■ Work to complete:
Set down, word for word, the part of the passage on crime in the building and construction industry starting with "Furthermore, evidence received" and going on through "penalty was imposed.".

Furthermore, evidence received by the committee from law
enforcement and criminal intelligence agencies in the public hearing on 17
March 2014 does not support the claims that the industry is a “hotbed of
lawlessness”. The rate of referrals of alleged criminality from the former ABCC
to Victoria Police between 2005 and 2012 ran at an average of about two per
year and resulted in just one successful prosecution in which a diversionary
penalty was imposed.
Evidence from law enforcement agencies indicates that to the
extent criminals may be involved in the industry, this does not make the
building and construction industry unique. Criminals will go where they think
they can make a profit including the security industry, the heavy haulage
industry, the liquor industry and the banking and financial services industries
to name just a few.

■ Material shown:

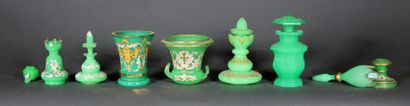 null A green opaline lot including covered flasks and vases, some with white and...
* * *
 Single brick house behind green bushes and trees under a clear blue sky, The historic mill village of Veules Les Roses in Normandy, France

■ Written solution:
Furthermore, evidence received by the committee from law
enforcement and criminal intelligence agencies in the public hearing on 17
March 2014 does not support the claims that the industry is a “hotbed of
lawlessness”. The rate of referrals of alleged criminality from the former ABCC
to Victoria Police between 2005 and 2012 ran at an average of about two per
year and resulted in just one successful prosecution in which a diversionary
penalty was imposed.